Dans toutes les mobilisations populistes, disais-je, apparaît un « charisme démocratique » : autrement dit, pour reprendre le sociologue allemand Max Weber, une forme de charisme révolutionnaire tourné vers la refondation de la démocratie. Weber disait que le charisme révolutionnaire produit toujours une métanoïa des dominés : une transformation subjective puissante. Le charisme démocratique des mobilisations populistes tourne cette métanoïa vers l’utopie de la radicalisation de la démocratie. « Nous devons fonder des démocraties intégrales » : voici ce que dit ce charisme. Or, comme Weber nous l’apprend, ce charisme est souvent personnalisé dans les moments de crise : ce sont des individus auxquels on prête des qualités exceptionnelles qui vont relayer ce discours transformateur auprès des subalternes, tout en l’incarnant. C’est ce qui apparaît dans les mobilisations populistes. Un ou plusieurs leaders vont exercer ce « charisme démocratique » ; ils vont dire « Luttez, derrière moi, pour que vous puissiez avoir plus de capacités en démocratie ». C’est en cela que c’est une « relation verticale, mais productrice d’égalité » : d’un côté, le charisme assoit une forte verticalité entre le leader et les masses ; de l’autre, c’est un charisme très particulier, tourné vers l’utopie d’une radicalisation démocratique et qui vise une horizontalité pure : la capacité des subalternes à gouverner sans avoir de titres particuliers pour le faire.

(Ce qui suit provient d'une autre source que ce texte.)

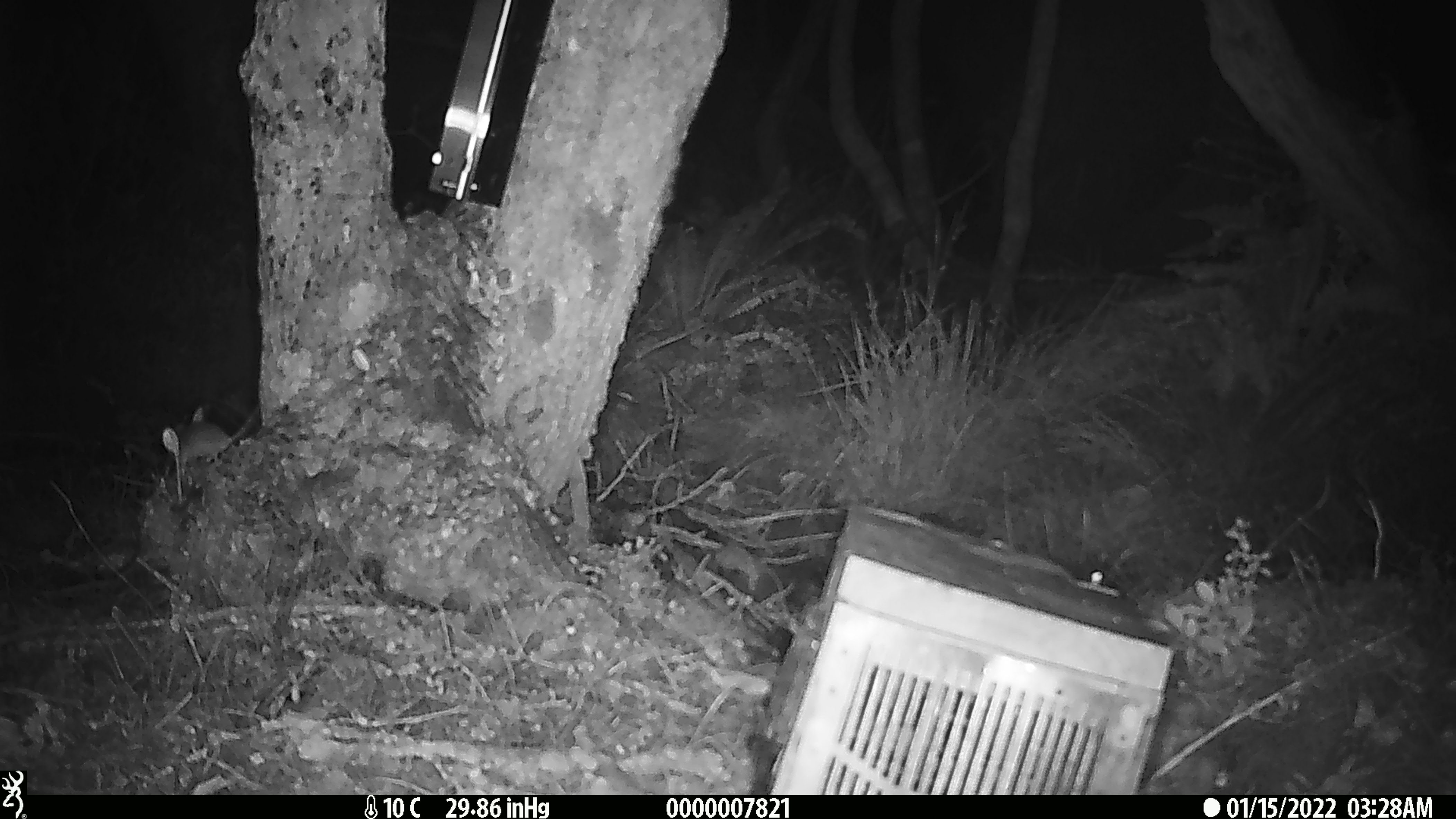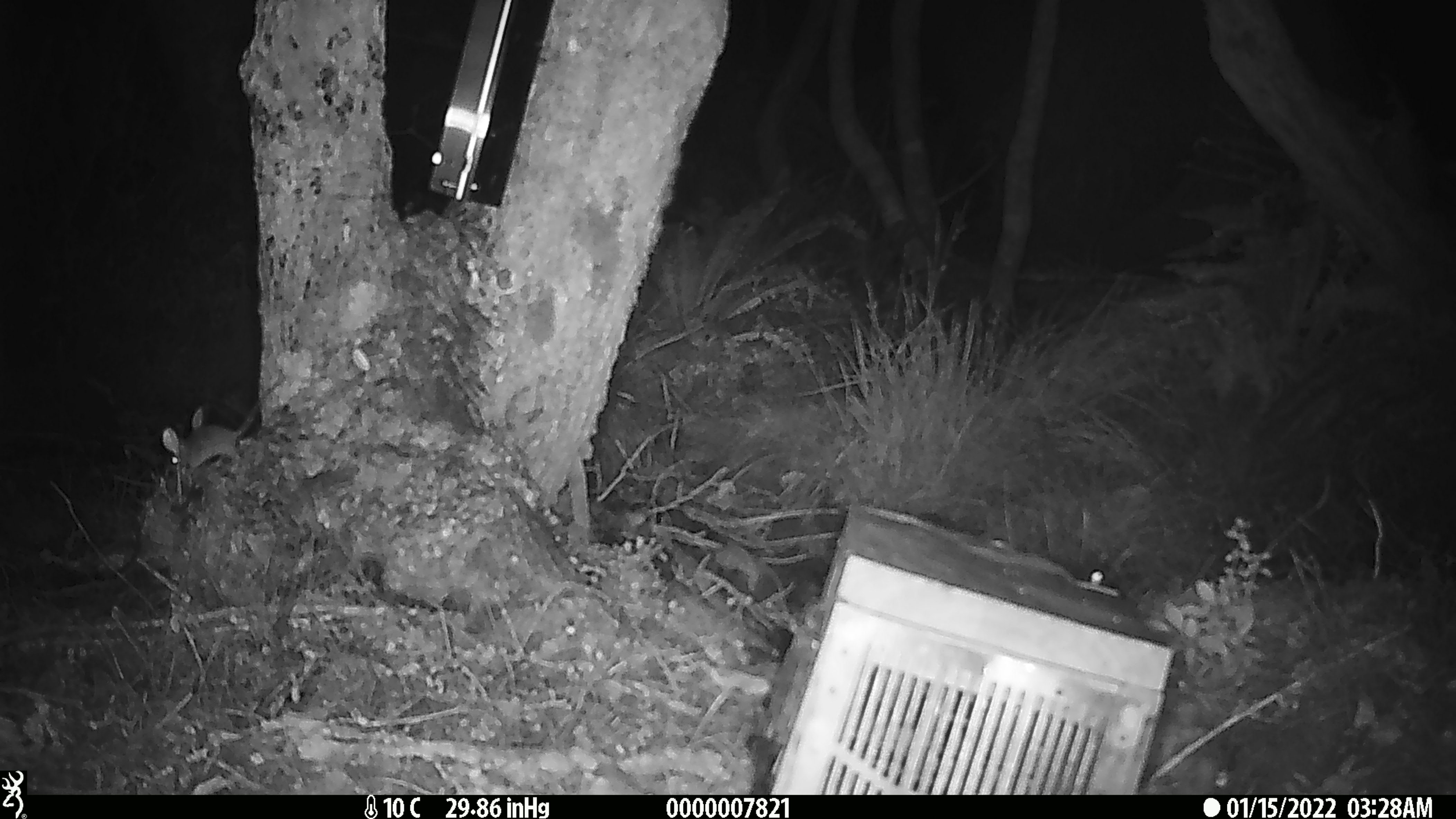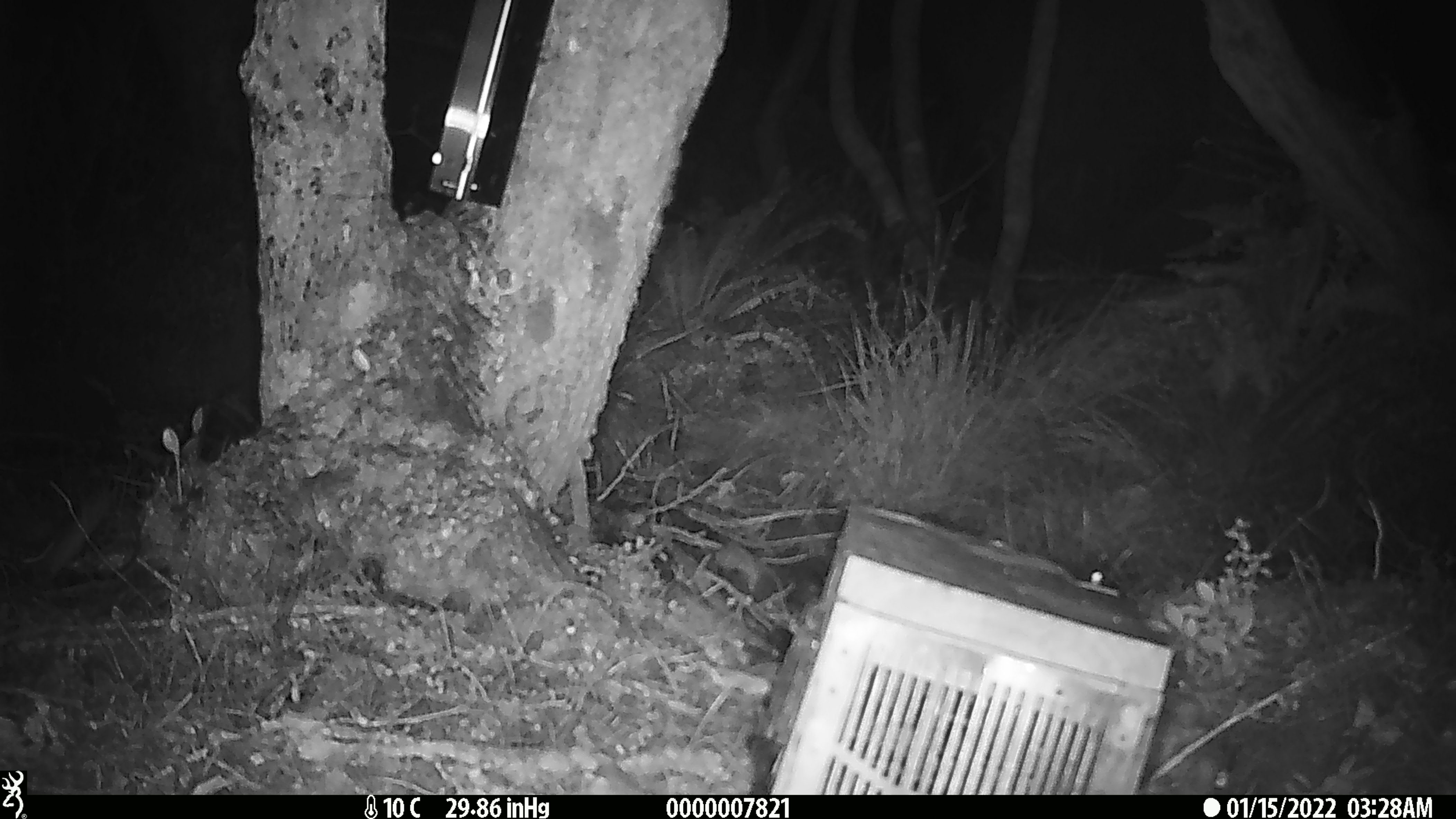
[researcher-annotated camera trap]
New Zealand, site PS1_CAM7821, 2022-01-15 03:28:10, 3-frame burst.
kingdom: Animalia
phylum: Chordata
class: Mammalia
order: Rodentia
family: Muridae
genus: Mus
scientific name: Mus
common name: mouse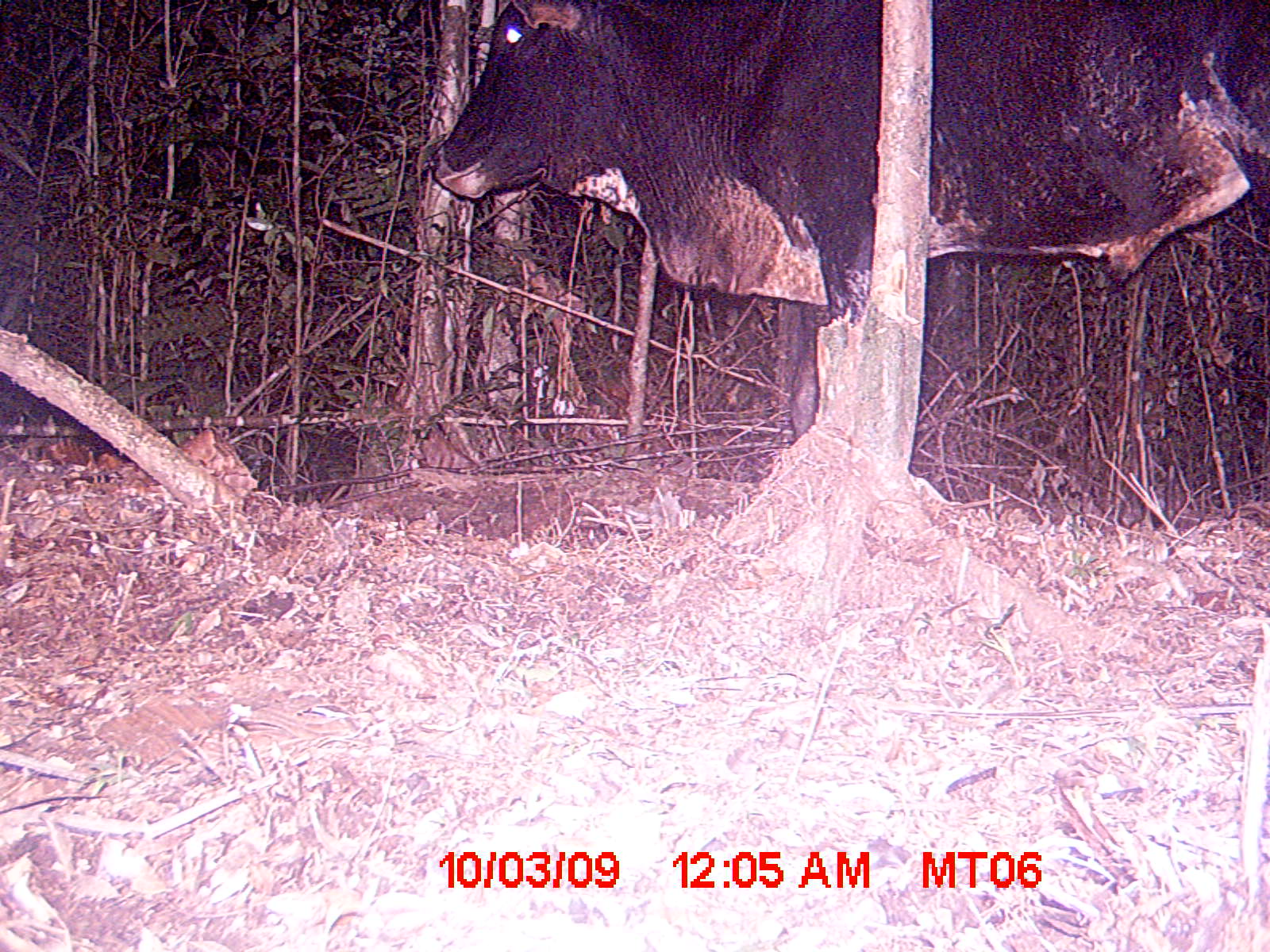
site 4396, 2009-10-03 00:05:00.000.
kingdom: Animalia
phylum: Chordata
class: Mammalia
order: Artiodactyla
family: Bovidae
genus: Bos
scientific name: Bos taurus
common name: domestic cattle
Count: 1.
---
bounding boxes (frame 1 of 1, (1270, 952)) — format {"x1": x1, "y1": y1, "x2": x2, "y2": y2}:
bos taurus: {"x1": 428, "y1": 0, "x2": 1265, "y2": 442}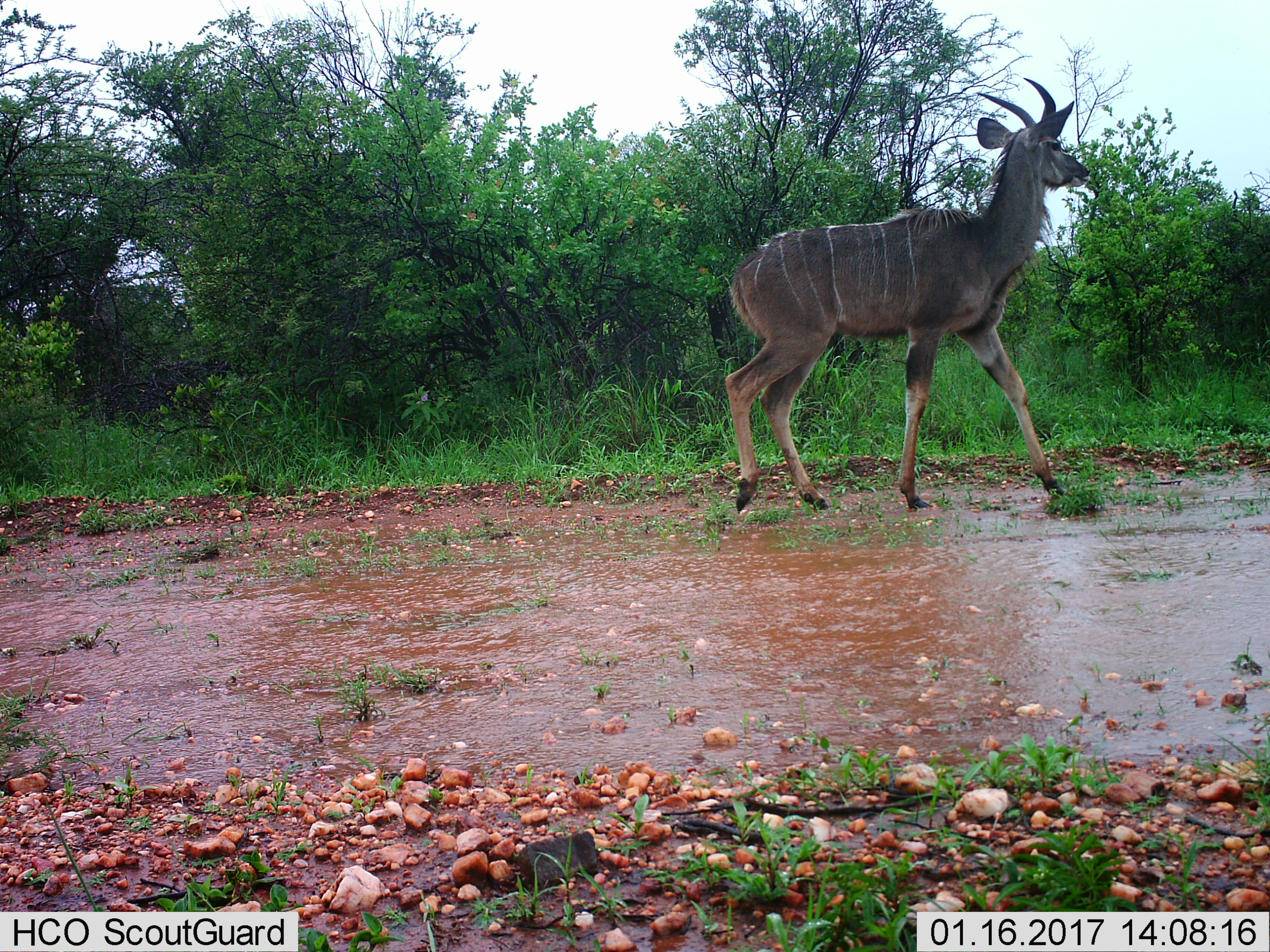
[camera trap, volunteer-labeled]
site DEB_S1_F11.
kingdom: Animalia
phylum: Chordata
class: Mammalia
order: Artiodactyla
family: Bovidae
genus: Tragelaphus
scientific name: Tragelaphus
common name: kudu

Là aussi, mon analyse diverge de celle d’Ernesto Laclau. Pourquoi dans les mobilisations populistes apparaissent toujours un ou plusieurs leaders charismatiques ? Non pas en raison d’une nécessité fonctionnelle (il faudrait des leaders pour radicaliser la démocratie), comme le pense Laclau qui transforme une réalité empirique en nécessité philosophique. Le leadership charismatique répond à une double spécificité de la mobilisation populiste : c’est une mobilisation interclasse — composée des fractions déclassées des classes moyennes et des classes populaires dans leur diversité — et très hétérogène dans ses revendications démocratiques ; différents groupes sociaux portent différentes revendications démocratiques. Le leader répond à la nécessité de fédérer de manière temporaire des demandes — et non de les unifier sous son nom et dans son corps — qui ne sont réunies que par leur visée destituante du pouvoir en place. La nécessité n’est donc pas dans le(s) leader(s), mais dans la convergence des demandes : il faut une grammaire commune pour que cette convergence se fasse. Le(s) leader(s) symbolise(nt) cette convergence comme la nécessité morale suprême de refonder la démocratie sur les ruines d’un système politique « insuffisamment démocratique ». Cette insuffisance est vécue par les groupes subalternes comme l’insuffisance des représentants élus, des fonctionnaires, des « politiciens ». Il faut un ou des leaders qui soient au-dessus de tout soupçon de corruption : le charisme doit faire « pâlir le mauvais représentant démocratique ». Une fois de plus, ce charisme est à la fois vertical — car il s’exerce directement sur les consciences — mais aussi horizontal — car il pousse n’importe qui à devenir un leader potentiel, à porter cette revendication démocratique comme une nécessité morale. Cela apparaît clairement dans la Révolution bolivarienne au Venezuela. Dans mes entretiens avec les soutiens d’Hugo Chávez au sein des classes populaires2, j’entendais régulièrement le raisonnement suivant : « Chávez est le leader suprême de la révolution mais tout le monde peut jouer ce rôle dans les barrios [quartiers populaires], tout le monde peut l’être à son échelle ».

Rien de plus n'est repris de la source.